GRAND-SYNTHE - French police cleared 1,800 migrants from a makeshift camp near Dunkirk on Tuesday, hoping to deter people-traffickers seeking to smuggle them across the Channel to Britain.
Hundreds of police flooded the Grande-Synthe camp at dawn to expel the migrants, most of them Iraqi Kurds, who were loaded onto dozens of buses bound for shelters.
While the infamous "Jungle" camp in nearby Calais was razed in 2016, migrants continue to head to the coast hoping to stow away on trucks travelling to Britain.
Refugees and others seeking a better life have long used the wooded, lakeside area near Dunkirk as a jumping-off point for attempted crossings, and this was the sixth such operation in five months.
The migrants, including many families, "will be cared for and given shelter in emergency accommodation throughout the Hauts-de-Seine region and other regions nearby," local authorities said in a statement.
The operation was intended "to stop human trafficking in these camps where smuggling rings are active," they added.
Some migrants were aware of the impending swoop and left the camp ahead of the operation -- "but tomorrow, many will be back," predicted Claude Lenoir of Salam, an aid group working with migrants.

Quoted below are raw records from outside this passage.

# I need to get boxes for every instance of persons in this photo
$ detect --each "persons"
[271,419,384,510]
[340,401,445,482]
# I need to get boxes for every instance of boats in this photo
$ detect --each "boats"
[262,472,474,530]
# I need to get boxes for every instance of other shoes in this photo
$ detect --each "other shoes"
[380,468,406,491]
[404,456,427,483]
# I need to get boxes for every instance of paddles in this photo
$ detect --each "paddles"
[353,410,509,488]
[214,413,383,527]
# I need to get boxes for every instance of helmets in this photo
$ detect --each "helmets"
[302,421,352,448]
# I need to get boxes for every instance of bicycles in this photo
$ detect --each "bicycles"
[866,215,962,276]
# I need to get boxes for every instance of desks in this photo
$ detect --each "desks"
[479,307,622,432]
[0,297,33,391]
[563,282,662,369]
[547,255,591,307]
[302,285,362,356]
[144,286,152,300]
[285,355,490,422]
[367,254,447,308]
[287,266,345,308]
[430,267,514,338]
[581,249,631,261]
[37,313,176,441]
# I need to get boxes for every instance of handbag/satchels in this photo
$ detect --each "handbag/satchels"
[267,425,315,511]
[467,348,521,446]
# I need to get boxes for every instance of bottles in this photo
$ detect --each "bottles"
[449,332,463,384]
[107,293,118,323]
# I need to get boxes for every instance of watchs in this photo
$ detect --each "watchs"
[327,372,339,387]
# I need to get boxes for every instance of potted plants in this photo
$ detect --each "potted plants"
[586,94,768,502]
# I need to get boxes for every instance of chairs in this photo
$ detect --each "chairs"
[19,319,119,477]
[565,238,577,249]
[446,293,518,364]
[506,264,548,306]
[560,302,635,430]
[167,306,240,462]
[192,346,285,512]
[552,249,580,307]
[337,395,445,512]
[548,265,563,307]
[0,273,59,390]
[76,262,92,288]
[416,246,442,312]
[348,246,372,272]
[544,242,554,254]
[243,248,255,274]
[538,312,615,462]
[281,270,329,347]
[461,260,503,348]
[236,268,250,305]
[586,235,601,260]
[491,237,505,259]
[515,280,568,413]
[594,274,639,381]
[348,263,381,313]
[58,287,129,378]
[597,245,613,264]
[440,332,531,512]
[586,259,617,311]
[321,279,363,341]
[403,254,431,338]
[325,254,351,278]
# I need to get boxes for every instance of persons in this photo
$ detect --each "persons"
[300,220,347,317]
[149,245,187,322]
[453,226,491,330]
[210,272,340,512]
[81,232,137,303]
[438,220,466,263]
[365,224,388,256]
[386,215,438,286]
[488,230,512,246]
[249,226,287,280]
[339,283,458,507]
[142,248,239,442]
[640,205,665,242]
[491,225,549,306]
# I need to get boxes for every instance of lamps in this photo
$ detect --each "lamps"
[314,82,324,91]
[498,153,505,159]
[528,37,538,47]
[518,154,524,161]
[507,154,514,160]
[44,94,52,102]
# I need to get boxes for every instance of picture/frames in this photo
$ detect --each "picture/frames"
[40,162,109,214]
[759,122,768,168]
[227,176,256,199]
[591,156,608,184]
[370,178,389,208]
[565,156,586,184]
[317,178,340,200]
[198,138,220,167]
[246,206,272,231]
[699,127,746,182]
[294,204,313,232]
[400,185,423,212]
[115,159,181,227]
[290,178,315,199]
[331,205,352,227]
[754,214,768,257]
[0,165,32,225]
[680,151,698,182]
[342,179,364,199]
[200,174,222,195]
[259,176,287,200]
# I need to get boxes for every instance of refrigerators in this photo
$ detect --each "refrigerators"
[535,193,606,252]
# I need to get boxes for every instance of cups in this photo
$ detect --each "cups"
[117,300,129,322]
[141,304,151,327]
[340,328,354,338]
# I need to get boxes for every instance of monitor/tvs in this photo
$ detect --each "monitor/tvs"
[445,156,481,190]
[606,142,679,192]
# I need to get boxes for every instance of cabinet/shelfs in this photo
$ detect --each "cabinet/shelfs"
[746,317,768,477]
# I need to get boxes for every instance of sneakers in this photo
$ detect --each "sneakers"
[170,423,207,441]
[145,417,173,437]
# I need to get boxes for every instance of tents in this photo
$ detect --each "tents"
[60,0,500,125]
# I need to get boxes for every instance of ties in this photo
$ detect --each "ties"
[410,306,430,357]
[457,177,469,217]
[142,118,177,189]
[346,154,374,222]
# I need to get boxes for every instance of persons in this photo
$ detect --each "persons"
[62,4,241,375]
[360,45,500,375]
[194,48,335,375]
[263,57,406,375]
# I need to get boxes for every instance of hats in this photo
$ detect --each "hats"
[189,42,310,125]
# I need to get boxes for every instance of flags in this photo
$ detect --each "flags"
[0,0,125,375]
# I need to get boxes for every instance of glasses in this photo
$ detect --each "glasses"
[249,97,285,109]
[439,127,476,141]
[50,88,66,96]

"They need to be given temporary housing, but we know full well that some migrants will return, as is always the case," said Akim Toualbia, deputy head of Drop, another migrants' aid group.
The migrants were living in the camp with no access to showers or toilets as the winter chill begins to set in, he added.
Newly appointed Interior Minister Christophe Castaner, who was due to visit later Tuesday, has vowed to take a tough stance on illegal immigration.
France received a record 100,000 asylum requests in 2017, up 17 percent from the year before.
Police had clashed overnight with migrants who set up roadblocks near the port of Calais, some 40 kilometres (25 miles) west, though officials said there were no casualties.
Migrants have repeatedly set up roadblocks at night in an attempt to slow trucks heading onto ferries bound for Britain, hoping to make it easier to slip aboard.